The issue here is trespass with shekels donated to the Temple. The first opinion holds that one does commit trespass if he uses the new shekels, those donated this year, which will be used to buy sacrifices. But one cannot commit trespass with old shekels, for they are used for Temple maintenance. In contrast, R. Meir holds that one can even commit trespass with money set aside for Temple maintenance, such as the surplus of the Chamber, the money left over after the sacrifices were purchased.
But this is surprising for R. Meir holds “the Torah was not given to angels.” These shekels will be used pay for the city wall and its towers. People will obviously use these things for secular use. So here we see that one can commit trespass even it is obvious that people will make non-sacred use of them.
Change the name of the author of this opinion and presto—no more difficulty. It is not R. Meir who holds that one can commit trespass with old shekels. It is R. Judah. Yes, the Talmud does pull this trick from time to time.
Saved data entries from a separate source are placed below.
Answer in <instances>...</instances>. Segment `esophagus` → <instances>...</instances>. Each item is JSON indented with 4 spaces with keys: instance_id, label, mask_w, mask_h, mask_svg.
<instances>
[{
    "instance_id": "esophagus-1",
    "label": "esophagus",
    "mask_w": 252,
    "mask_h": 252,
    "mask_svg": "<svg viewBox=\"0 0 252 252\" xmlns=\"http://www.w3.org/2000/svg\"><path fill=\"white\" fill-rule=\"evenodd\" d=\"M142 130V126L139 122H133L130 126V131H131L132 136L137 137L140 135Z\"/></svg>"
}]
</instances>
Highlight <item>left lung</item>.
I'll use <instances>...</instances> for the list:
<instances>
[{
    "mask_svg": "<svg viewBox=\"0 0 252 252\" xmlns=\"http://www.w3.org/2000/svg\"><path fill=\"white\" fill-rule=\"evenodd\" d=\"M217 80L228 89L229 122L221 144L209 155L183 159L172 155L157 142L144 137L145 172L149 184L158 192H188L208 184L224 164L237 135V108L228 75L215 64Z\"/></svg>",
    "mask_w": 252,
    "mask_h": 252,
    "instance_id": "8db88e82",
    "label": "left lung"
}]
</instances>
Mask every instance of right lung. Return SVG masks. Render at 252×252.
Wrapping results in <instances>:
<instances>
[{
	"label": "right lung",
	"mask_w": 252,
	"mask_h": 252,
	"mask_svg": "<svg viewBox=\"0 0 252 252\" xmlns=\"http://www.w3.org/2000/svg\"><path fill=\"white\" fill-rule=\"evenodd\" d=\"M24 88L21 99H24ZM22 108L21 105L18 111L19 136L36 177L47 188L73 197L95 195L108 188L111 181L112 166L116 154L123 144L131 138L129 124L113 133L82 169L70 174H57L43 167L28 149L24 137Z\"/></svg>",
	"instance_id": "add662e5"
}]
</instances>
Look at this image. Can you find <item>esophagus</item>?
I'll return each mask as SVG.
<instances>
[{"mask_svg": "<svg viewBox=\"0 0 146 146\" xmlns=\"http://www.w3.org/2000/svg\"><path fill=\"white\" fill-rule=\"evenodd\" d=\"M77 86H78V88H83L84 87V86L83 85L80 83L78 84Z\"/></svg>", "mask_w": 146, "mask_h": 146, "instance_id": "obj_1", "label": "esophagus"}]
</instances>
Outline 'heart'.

The Talmud continues to discuss whether R. Meir holds that one can trespass with an object even though we know that people will make non-sacred use of the object. The paradigm was priestly clothing. R. Meir holds that since the Torah was not given to angels, and we know that priests will use them when not serving at the altar, trespass cannot be committed with them.
The stones of the walls and towers of Jerusalem are holy but of course we can expect that people will make use of them. Nevertheless, R. Meir holds that one does commit trespass with them. Thus even in a case where we might invoke the principle that “the Torah was not given to angels” people can still commit trespass.
Again, the Talmud changes the attribution to R. Judah.
The problem is that R. Judah does not believe that the things used to build Jerusalem are sacred. If one takes a vow and says that a certain object should be “as Jerusalem” he has not dedicated it. So how can we say that people commit trespass with the stones of Jerusalem?